Sulmona, 15 febbraio.

Nelle valli dell'Abruzzo e dell'Alto Molise, la settimana tra il cinque e il dodici febbraio è stata la più drammatica. I paesi isolati erano quasi cento. Sulle strade di montagna, le squadre di soccorso lavoravano anche di notte, alla luce dei fari o delle fiaccole, per aprire un varco nella neve che, in molti punti, era alta più di tre metri. Ma avanzavano lentamente: soffiava la tormenta; accadeva spesso che le raffiche di vento riempissero la trincea alle spalle degli uomini che l'avevano scavata; per tutti quei giorni, sull'Appennino abruzzese, la colonnina rossa dei termometri ad alcool ha registrato temperature di 35-40 gradi sotto lo zero. (Gli altri termometri non avevano resistito.
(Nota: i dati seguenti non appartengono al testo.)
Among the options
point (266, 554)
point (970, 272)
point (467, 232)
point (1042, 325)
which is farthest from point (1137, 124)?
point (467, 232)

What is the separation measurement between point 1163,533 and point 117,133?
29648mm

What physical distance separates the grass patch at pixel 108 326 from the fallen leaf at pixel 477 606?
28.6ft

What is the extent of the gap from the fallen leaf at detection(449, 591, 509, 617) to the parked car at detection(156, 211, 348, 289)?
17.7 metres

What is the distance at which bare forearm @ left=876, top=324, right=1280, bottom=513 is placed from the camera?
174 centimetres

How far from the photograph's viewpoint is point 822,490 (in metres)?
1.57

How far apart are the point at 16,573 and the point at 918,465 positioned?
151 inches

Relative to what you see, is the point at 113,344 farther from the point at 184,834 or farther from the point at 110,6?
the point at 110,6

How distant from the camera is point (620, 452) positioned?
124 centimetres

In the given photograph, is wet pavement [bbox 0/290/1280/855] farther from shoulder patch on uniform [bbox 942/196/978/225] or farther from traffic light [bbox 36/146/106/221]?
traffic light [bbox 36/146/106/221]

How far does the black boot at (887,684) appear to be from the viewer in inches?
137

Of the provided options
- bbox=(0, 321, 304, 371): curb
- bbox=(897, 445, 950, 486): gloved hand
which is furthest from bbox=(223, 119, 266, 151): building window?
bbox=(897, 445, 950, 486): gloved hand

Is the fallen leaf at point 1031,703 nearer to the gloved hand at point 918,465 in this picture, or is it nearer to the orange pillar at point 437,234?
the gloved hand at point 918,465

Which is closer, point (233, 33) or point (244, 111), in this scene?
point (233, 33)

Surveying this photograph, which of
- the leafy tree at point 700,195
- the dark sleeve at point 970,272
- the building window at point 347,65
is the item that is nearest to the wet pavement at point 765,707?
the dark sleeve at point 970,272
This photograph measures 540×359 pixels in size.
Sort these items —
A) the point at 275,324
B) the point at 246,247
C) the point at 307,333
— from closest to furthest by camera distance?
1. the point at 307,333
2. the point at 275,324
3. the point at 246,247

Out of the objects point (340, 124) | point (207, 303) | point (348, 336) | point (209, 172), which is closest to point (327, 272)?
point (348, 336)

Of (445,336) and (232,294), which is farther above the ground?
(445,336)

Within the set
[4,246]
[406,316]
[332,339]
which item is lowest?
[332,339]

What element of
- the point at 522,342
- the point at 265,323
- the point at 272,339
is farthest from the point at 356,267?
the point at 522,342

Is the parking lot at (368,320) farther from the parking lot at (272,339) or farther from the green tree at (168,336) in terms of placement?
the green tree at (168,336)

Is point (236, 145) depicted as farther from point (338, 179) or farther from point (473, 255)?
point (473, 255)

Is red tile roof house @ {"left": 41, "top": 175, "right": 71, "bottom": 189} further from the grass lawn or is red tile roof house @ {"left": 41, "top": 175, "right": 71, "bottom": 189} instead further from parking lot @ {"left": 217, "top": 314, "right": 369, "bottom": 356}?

Il mercurio era diventato solido, riducendo in frantumi la piccola ampolla ed il tubetto di vetro nei quali era chiuso. Lo si poteva intaccare con la lima; lo si scalfiva con la punta del coltello; lo si ammaccava con un sasso. Ma stringerlo tra le dita era impossibile: al tepore della pelle fondeva; tornava ad essere una materia irrequieta ed inafferrabile). Si temeva che i paesi isolati dalla neve non avessero una scorta sufficiente di viveri: che vi mancassero i medicinali. Si pensava che i lupi, spinti dalla fame, sarebbero scesi a valle.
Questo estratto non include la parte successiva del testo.